▶ Qué harás:
A – Según el fragmento sobre el post-apocalipsis, ¿qué dos ideas nacen en Mad Max y en sus cimientos?
B – Reproduce el pasaje del fragmento sobre el post-apocalipsis que empieza con "Pero más allá" y sigue hasta "cubrir dichas carencias.".

▶ Fragmento seleccionado:
——————

Pero más allá de visiones distorsionadas, muchas de estas obras (concretamente videojuegos) emplean mecánicas de supervivencia, aunque sean básicas, que enseñan al jugador para desenvolverse en un entorno generalmente hostil. Esto influye de forma directa en la inmersión del jugador que, aún basándose en números a través de una pantalla, comienza a identificar las necesidades de sus personajes/asentamientos en pro de mejorar las condiciones de vida de los mismos, ya sea subiendo niveles a la antigua usanza o recolectando materiales necesarios para cubrir dichas carencias.
Asumiendo, pues, la capacidad que poseen esta clase de ambientaciones para sumergir a los usuarios en sus entornos, cualquiera pensaría que todo debe ser estrictamente agresivo, hostil y oscuro. Al fin y al cabo estamos hablando del post-apocalipsis ¿no? Bueno, lo cierto es que no siempre las historias “serias” son las más potentes. A menudo disfrutamos más de obras con tono risible, con cierto humor y espectacularidad algo exagerada de forma intencionada, planteadas para la pura diversión sin que esto afecte a su capacidad inmersiva. Javier M. García escribió acerca de estas premisas, ahondando en los planteamientos de universos como el de Metro, Fallout y otros desastres nucleares, The Last of Us, Days Gone y la inspiración zombie así como otras experiencias orientadas a las consecuencias de la destrucción total de la sociedad. Pero es en Mad Max y en sus cimientos donde nacen las ideas de este texto: la locura y el humor. Una sensación agridulce.

——————

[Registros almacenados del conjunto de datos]
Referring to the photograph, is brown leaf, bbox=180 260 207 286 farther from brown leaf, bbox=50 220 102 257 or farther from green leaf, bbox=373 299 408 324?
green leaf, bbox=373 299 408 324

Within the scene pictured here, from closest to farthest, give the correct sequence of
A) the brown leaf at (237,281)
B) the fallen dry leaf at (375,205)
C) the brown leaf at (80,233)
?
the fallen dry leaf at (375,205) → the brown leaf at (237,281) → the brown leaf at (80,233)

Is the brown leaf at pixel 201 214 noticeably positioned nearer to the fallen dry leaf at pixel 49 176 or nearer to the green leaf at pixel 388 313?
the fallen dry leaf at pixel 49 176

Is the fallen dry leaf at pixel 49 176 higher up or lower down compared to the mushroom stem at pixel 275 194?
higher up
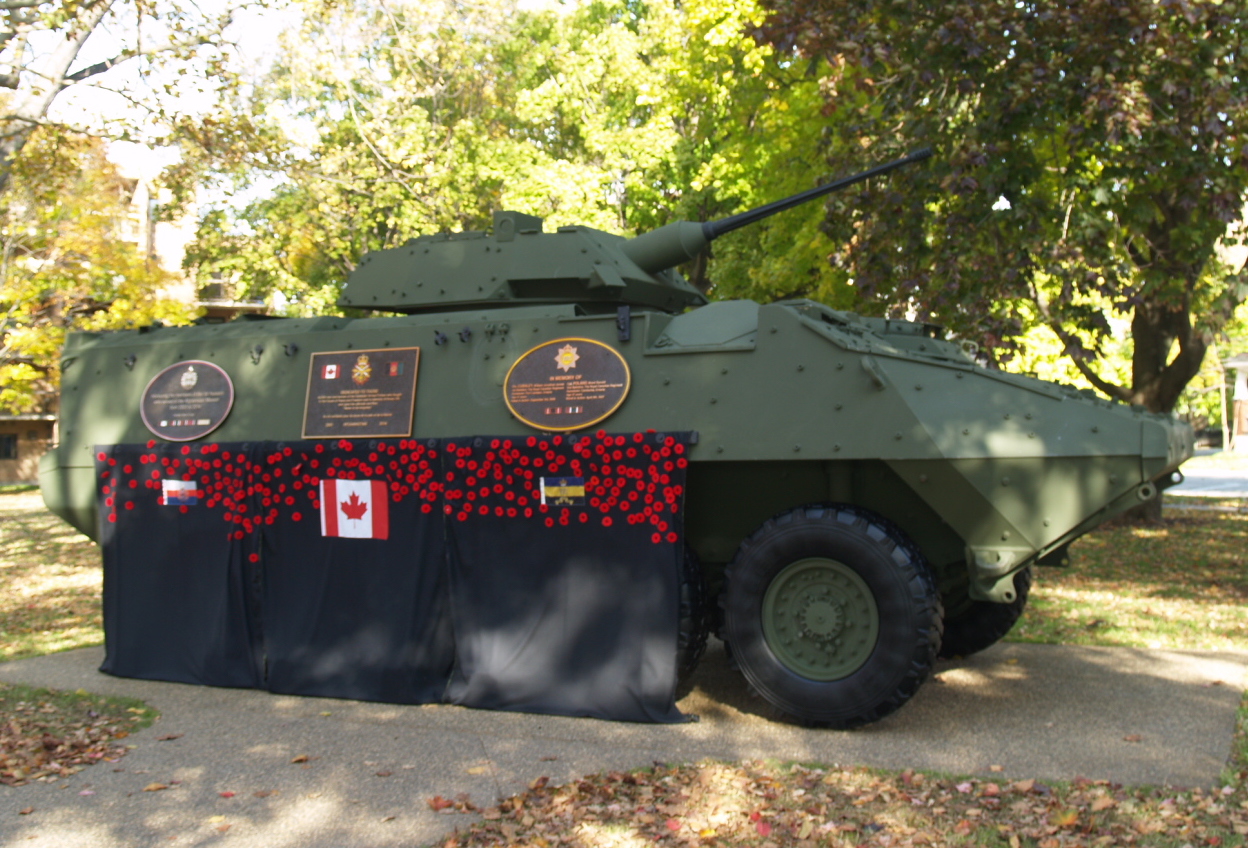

——————

▶ Respuestas del ejercicio:
A – La locura y el humor.

B –
Pero más allá de visiones distorsionadas, muchas de estas obras (concretamente videojuegos) emplean mecánicas de supervivencia, aunque sean básicas, que enseñan al jugador para desenvolverse en un entorno generalmente hostil. Esto influye de forma directa en la inmersión del jugador que, aún basándose en números a través de una pantalla, comienza a identificar las necesidades de sus personajes/asentamientos en pro de mejorar las condiciones de vida de los mismos, ya sea subiendo niveles a la antigua usanza o recolectando materiales necesarios para cubrir dichas carencias.